**JOB**
Copy out every row that contains the word "slice".

[[ SOURCE DATA, beginning ]]

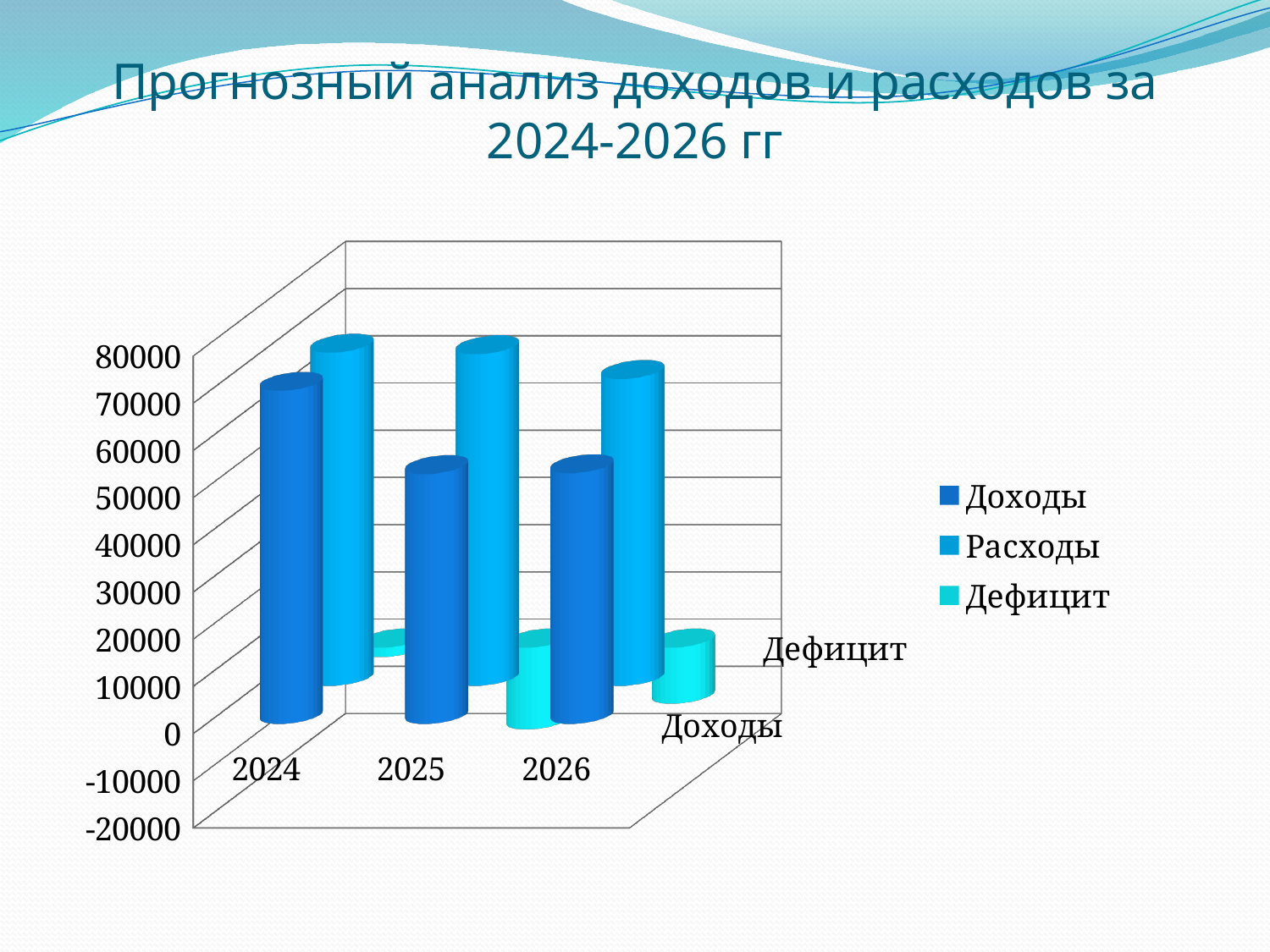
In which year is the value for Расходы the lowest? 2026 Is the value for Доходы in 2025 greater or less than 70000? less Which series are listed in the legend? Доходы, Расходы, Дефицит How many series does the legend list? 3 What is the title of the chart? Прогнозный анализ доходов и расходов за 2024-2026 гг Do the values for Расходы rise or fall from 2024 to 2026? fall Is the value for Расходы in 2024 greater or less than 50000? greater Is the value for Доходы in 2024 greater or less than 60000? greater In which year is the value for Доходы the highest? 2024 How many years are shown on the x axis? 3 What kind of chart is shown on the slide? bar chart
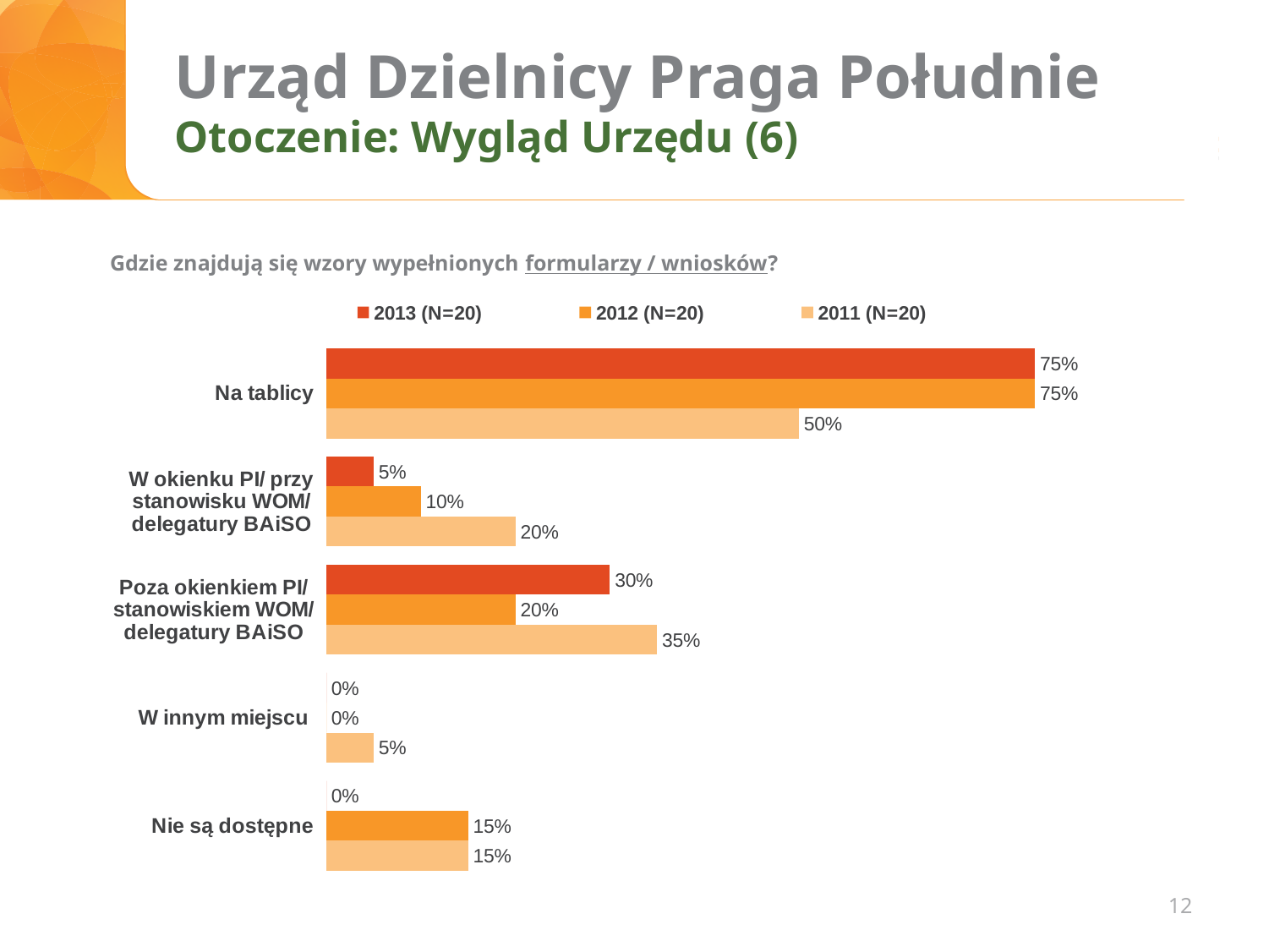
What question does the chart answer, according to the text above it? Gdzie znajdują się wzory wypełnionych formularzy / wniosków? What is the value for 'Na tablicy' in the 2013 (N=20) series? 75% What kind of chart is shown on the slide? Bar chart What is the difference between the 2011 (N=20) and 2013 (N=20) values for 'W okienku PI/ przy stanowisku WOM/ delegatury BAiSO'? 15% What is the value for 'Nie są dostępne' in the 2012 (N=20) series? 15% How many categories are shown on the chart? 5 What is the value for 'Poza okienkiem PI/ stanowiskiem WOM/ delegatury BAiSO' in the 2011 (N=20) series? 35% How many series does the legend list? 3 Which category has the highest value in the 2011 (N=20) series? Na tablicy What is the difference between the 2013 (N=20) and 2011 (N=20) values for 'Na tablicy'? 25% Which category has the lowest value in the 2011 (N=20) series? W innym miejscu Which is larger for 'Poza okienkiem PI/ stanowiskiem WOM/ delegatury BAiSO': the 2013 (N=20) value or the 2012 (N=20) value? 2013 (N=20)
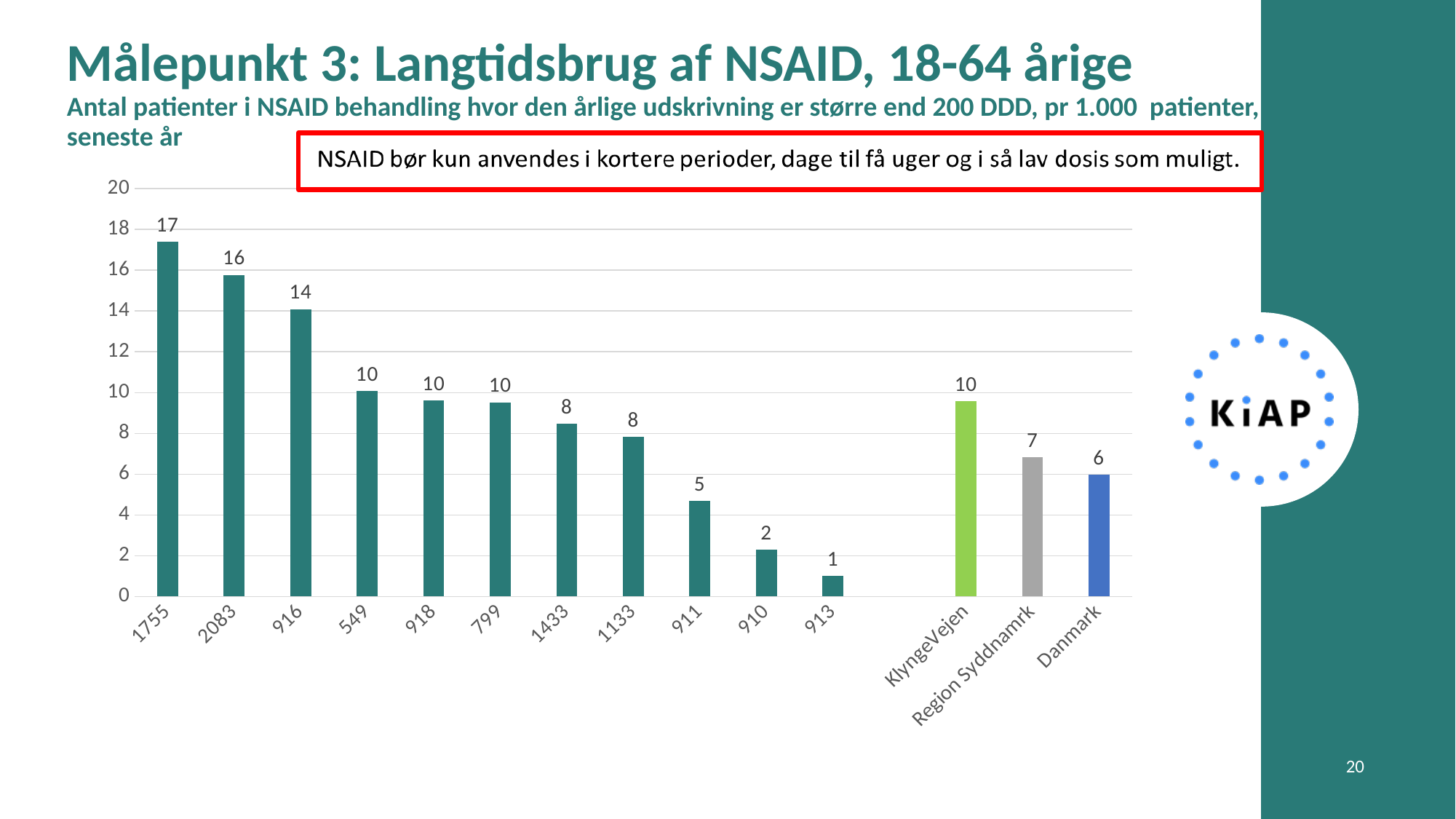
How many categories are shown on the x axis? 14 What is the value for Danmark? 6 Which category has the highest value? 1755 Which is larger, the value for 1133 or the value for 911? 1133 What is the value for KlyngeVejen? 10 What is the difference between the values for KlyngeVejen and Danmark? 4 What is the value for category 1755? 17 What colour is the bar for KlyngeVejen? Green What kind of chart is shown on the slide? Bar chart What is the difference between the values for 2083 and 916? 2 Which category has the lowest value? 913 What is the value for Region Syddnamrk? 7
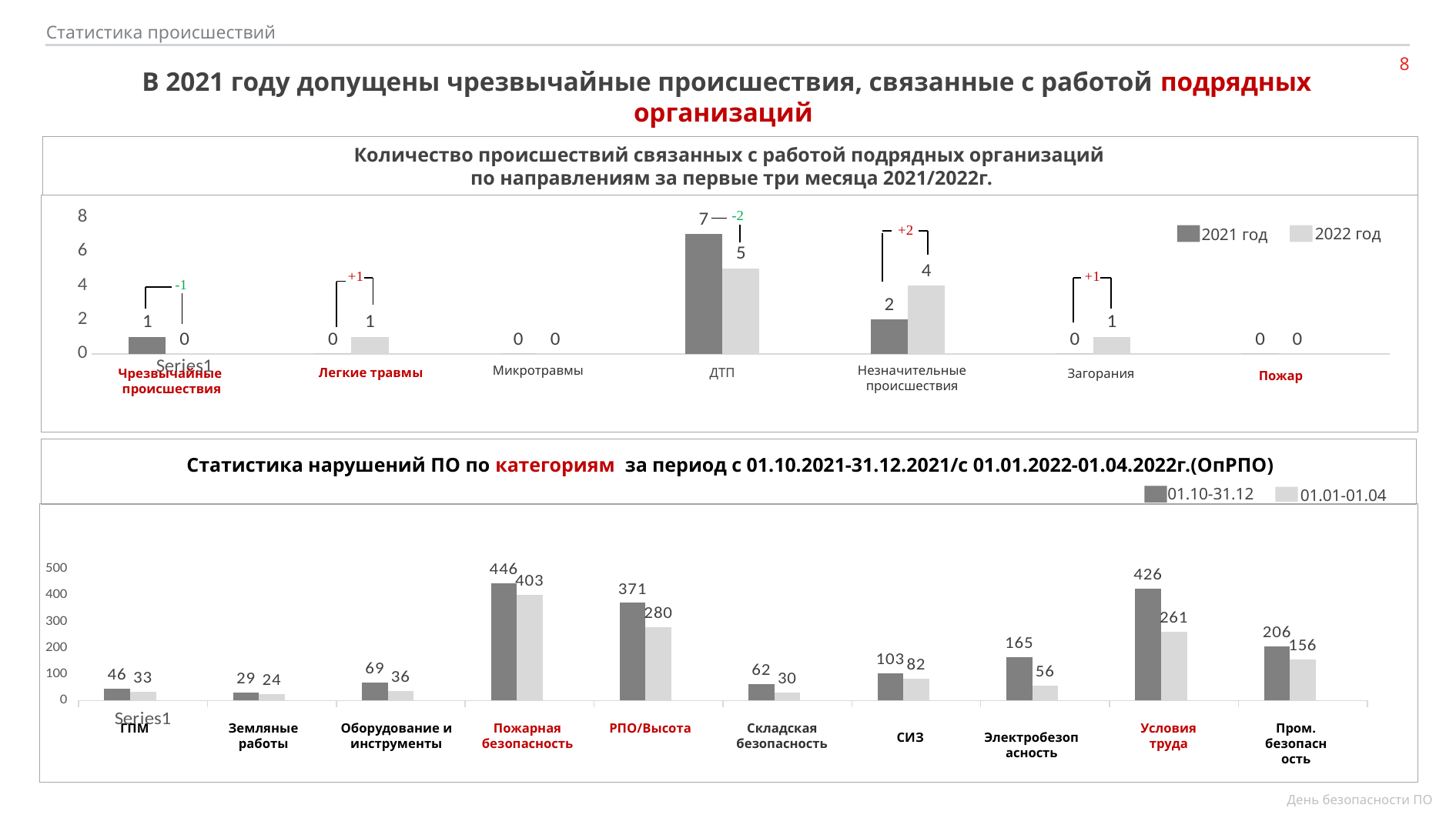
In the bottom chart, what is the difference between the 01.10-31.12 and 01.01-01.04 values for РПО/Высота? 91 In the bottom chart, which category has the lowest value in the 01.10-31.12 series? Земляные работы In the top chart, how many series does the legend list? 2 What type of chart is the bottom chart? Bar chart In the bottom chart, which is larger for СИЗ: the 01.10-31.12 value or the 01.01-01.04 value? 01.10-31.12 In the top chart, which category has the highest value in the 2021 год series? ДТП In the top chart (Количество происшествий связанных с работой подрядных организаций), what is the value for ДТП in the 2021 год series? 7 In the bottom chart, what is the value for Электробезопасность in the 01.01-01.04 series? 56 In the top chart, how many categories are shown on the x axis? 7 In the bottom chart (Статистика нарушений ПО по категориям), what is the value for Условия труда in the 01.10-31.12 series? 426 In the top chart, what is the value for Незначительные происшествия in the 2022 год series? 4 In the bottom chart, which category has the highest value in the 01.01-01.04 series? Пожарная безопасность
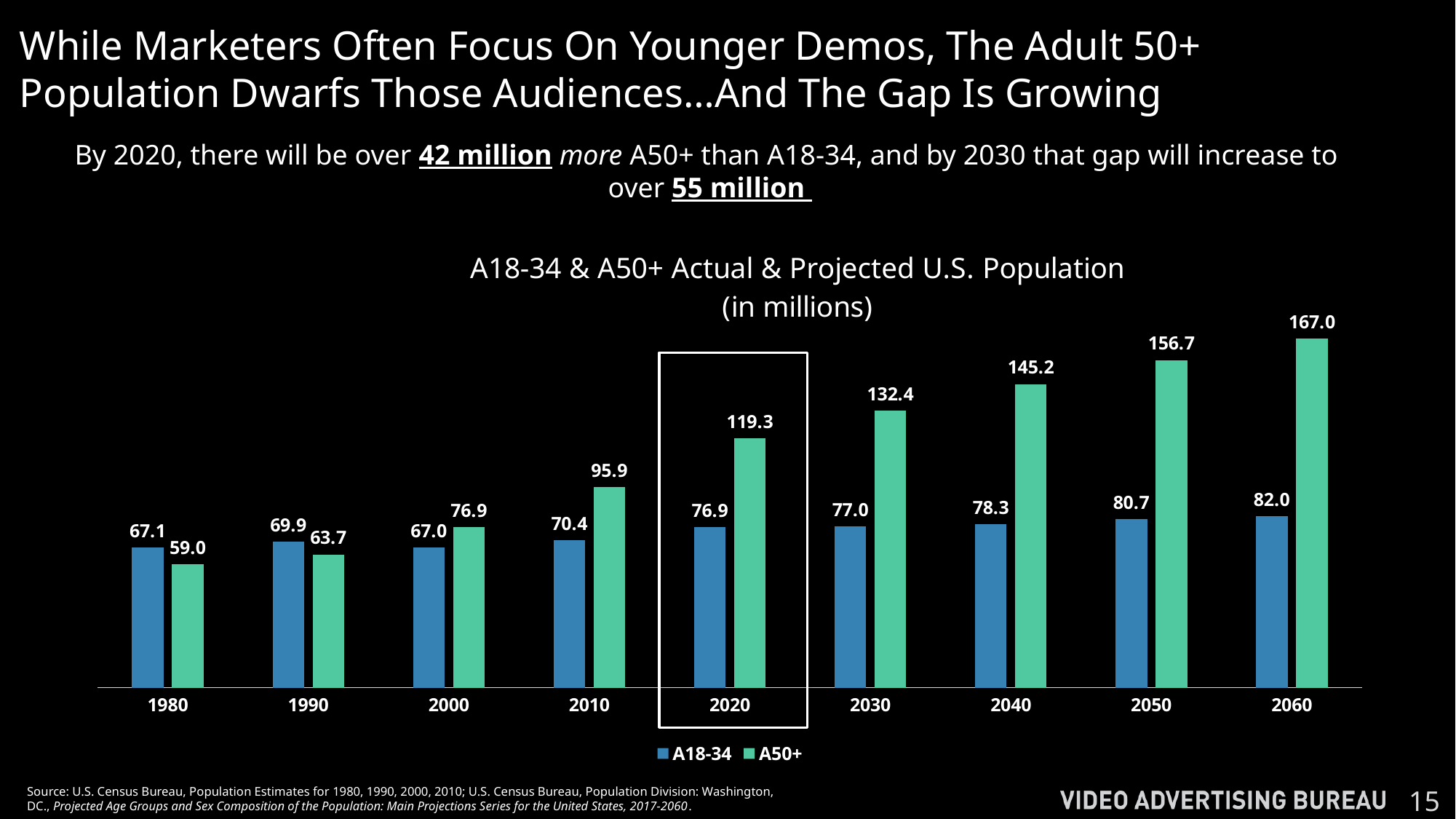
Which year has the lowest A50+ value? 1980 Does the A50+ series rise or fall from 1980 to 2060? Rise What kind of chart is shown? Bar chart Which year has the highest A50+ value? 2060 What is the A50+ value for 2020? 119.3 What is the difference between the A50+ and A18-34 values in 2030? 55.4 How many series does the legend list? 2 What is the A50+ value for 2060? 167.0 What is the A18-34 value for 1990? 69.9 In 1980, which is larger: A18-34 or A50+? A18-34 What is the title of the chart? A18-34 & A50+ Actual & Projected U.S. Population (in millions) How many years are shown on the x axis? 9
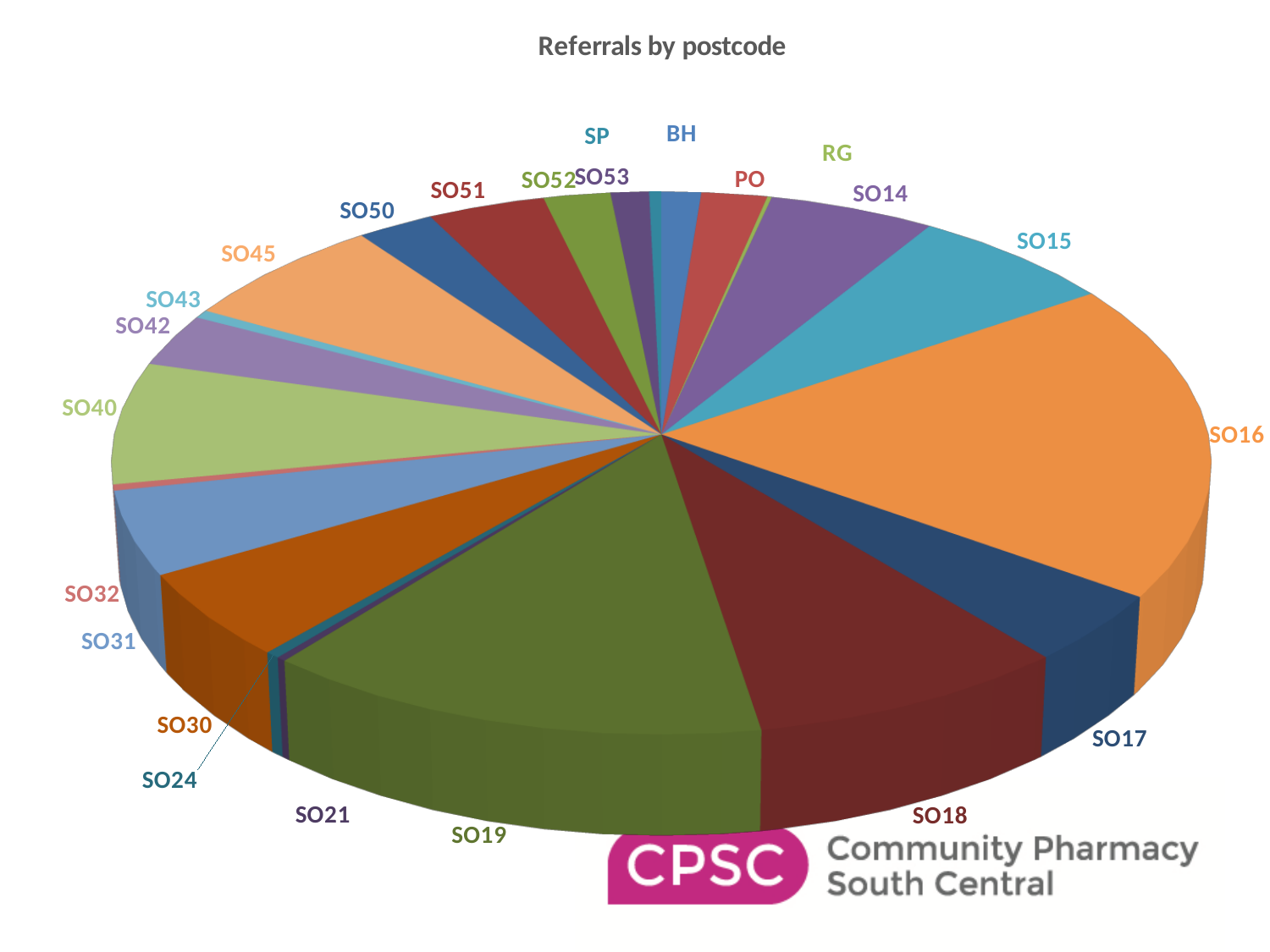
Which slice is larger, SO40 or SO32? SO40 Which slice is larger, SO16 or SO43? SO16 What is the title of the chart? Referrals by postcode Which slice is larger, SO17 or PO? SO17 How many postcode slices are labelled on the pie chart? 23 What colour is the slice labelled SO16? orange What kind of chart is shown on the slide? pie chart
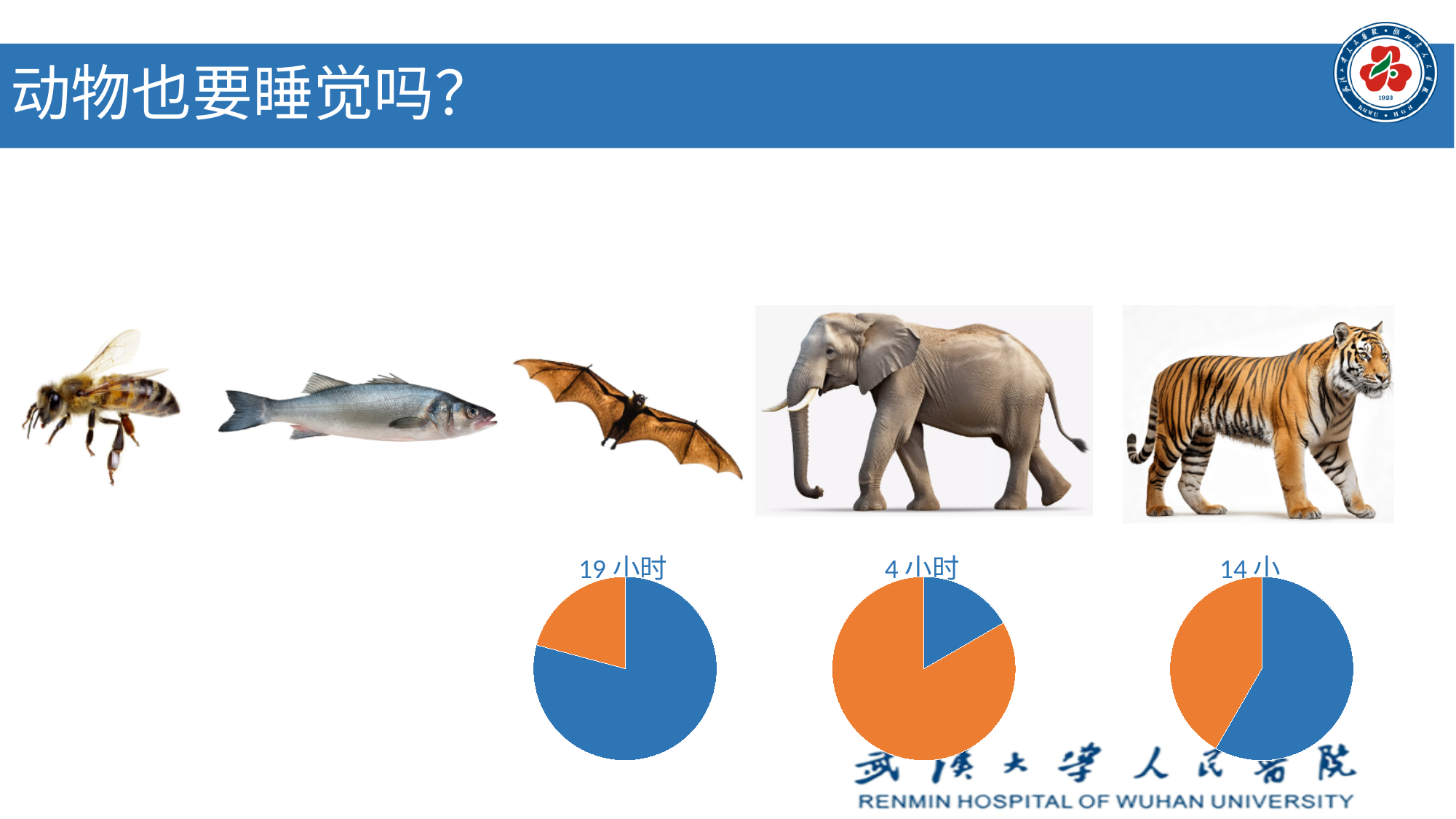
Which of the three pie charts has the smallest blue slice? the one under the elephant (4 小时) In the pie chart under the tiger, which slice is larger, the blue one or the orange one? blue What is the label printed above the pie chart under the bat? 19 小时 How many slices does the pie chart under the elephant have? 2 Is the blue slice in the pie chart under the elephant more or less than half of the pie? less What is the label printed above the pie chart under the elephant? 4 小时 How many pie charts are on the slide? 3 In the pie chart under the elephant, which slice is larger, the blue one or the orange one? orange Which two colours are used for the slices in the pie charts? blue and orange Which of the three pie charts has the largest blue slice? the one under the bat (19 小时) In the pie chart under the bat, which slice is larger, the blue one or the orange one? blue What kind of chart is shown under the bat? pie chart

[[ SOURCE DATA, end ]]

**OUTPUT OF THE TASK**
Which slice is larger, SO40 or SO32? SO40 Which slice is larger, SO16 or SO43? SO16 What is the title of the chart? Referrals by postcode Which slice is larger, SO17 or PO? SO17 How many postcode slices are labelled on the pie chart? 23 What colour is the slice labelled SO16? orange What kind of chart is shown on the slide? pie chart
Which of the three pie charts has the smallest blue slice? the one under the elephant (4 小时) In the pie chart under the tiger, which slice is larger, the blue one or the orange one? blue What is the label printed above the pie chart under the bat? 19 小时 How many slices does the pie chart under the elephant have? 2 Is the blue slice in the pie chart under the elephant more or less than half of the pie? less What is the label printed above the pie chart under the elephant? 4 小时 How many pie charts are on the slide? 3 In the pie chart under the elephant, which slice is larger, the blue one or the orange one? orange Which two colours are used for the slices in the pie charts? blue and orange Which of the three pie charts has the largest blue slice? the one under the bat (19 小时) In the pie chart under the bat, which slice is larger, the blue one or the orange one? blue What kind of chart is shown under the bat? pie chart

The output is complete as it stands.